# [EXTRACT TO READ]

┄┄┄┄┄┄

SMT2, introduced with the IBM z13 line of mainframe servers and available as well with the newer z14, refers to a technology whereby two processes (thus the 2 in SMT2) can be active at the same time on one "engine" (i.e., one core). You can find more information about SMT2 in an entry on the z13 that I posted to this blog a few years ago.

One thing that SMT2 affects is the look of an IBM RMF CPU Activity Report (that report, by the way, is very useful when it comes to understanding the z/OS environment in which a Db2 subsystem operates). One section of an RMF CPU Activity Report shows the average utilization (usually over a 15-minute interval of time) of the engines available to a z/OS LPAR. For a system running on an IBM Z server with SMT2 enabled, that section of the report might look something like this (with color highlighting added by me):


---CPU---    ---------------- TIME % ----------------
NUM  TYPE    ONLINE    LPAR BUSY    MVS BUSY   PARKED
 0    CP     100.00     4.28         4.15        0.00
 1    CP     100.00     1.41         1.42        0.00
TOTAL/AVERAGE           2.84         2.79           
 2    IIP    100.00    76.08        75.23        0.00
                                    71.13        0.00
 6    IIP    100.00    67.62        66.22        0.00
                                    64.94        0.00

TOTAL/AVERAGE          71.85        69.38

Here are some things to notice about the above report snippet: first, see those numbers in the "MVS BUSY" column that I highlighted in red? See how there are two such numbers for each physical zIIP engine (labeled as type "IIP")? Know what that means? It means that SMT2 is active for those zIIP engines. Could you see two MVS BUSY numbers for one general-purpose engine (labeled as type "CP")? No. Why? Because SMT2 can be activated for zIIP engines and also for IFL engines (engines dedicated to Linux systems running on an IBM Z server), but not for general-purpose engines (more on "can be activated" in a moment).

A second thing that can look different in an RMF CPU Activity Report, when SMT2 is active for a system's zIIP engines, is the section, just below the above-referenced CPU utilization section, that shows information about "in-and-ready" tasks and how often these tasks had to wait for dispatch because all of the LPAR's engines were busy. That section of the report might look like this (again, color highlighting was added by me -- and this snippet and the CPU utilization snippet shown above are from the same RMF report):


-----------------------DISTRIBUTION OF IN-READY WORK UNIT QUEUE
 NUMBER OF              0    10   20   30   40   50   60   70
 WORK UNITS     (%)     |....|....|....|....|....|....|....|...

┄┄┄┄┄┄

# [Data drawn from a collection]

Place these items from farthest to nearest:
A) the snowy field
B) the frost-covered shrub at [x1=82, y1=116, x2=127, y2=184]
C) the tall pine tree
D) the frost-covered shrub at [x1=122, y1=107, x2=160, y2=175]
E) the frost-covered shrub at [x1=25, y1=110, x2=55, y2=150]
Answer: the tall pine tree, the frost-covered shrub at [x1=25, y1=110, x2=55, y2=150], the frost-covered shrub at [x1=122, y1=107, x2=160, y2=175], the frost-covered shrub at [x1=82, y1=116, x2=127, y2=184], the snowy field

┄┄┄┄┄┄

# [TASK REQUIREMENTS]
1: Restate the paragraph of the SMT2 article that begins "One thing that SMT2 affects" as a concise bulleted list that keeps its main facts.
2: Summarize the SMT2 article in two sentences.
3: Extend the SMT2 article from the point at which it stops.

# [ANSWERS BY TASK]
1:
- SMT2 changes the appearance of an IBM RMF CPU Activity Report.
- This report is very useful for understanding the z/OS environment in which a Db2 subsystem operates.
- One section of the report shows the average utilization of the engines available to a z/OS LPAR, usually over a 15-minute interval.
- On an IBM Z server with SMT2 enabled, that section might look like the sample that follows the paragraph.

2: SMT2, introduced with the IBM z13 and also available on the z14, allows two processes to be active at the same time on one engine, and it affects how an IBM RMF CPU Activity Report looks. When SMT2 is active, the report's CPU utilization section shows two MVS BUSY figures for each zIIP engine but only one for each general-purpose engine, because SMT2 can be activated for zIIP and IFL engines but not for general-purpose engines.

3:
                                            
<=  N          40.3     >>>>>>>>>>>>>>>>>>>>>
 =  N +   1     5.5     >>>
 =  N +   2    52.3     >>>>>>>>>>>>>>>>>>>>>>>>>>>
 =  N +   3     0.9     >
<=  N +   5     0.4     >
<=  N +  10     0.0
<=  N +  15     0.0
<=  N +  20     0.0
<=  N +  30     0.1     >
<=  N +  40     0.0
<=  N +  60     0.0
<=  N +  80     0.0
<=  N + 100     0.0
<=  N + 120     0.0
<=  N + 150     0.0
>   N + 150     0.0

N = NUMBER OF PROCESSORS ONLINE (6.0 ON AVG)

See that line, highlighted in red, that tells you the value of "N"? Know what "N" is? It's the number of engines available to the LPAR for which the report was run (if you see a non-integer value for N, such as 8.5, it means that the LPAR has part of an engine, or parts of several engines, available to it -- that's indicated by non-zero values in the PARKED column of the CPU utilization section of the report referenced previously). Note that in this case, N = 6, even though the LPAR has, as we saw earlier, four physical engines -- two general-purpose engines and two zIIP engines. N = 6 because two tasks can be dispatched to each of the two zIIP engines at one time (so, a total of 6 tasks can be executing at one time: two on the two general-purpose engines and four on two the zIIP engines, each of which can handle two tasks simultaneously).

Know what else can look different with SMT2 activated for your zIIPs, versus SMT2 not being activated for those engines? The zIIP spill-over ratio. Here's what I mean by that: suppose you had a Db2 for z/OS subsystem, with a significant DDF workload, running on a z13 or z14 mainframe for which SMT2 had not been activated for the zIIP engines. Suppose that on that z/OS system, with X number of zIIP engines, the zIIP spill-over ratio was Y. If you subsequently activated SMT2 for the zIIP engines, what would be the effect on the zIIP spill-over ratio for the Db2 DDF workload? I think it's pretty safe to say that the zIIP spill-over ratio would be less than Y (i.e., less than what it had been with SMT2 not activated for the zIIP engines).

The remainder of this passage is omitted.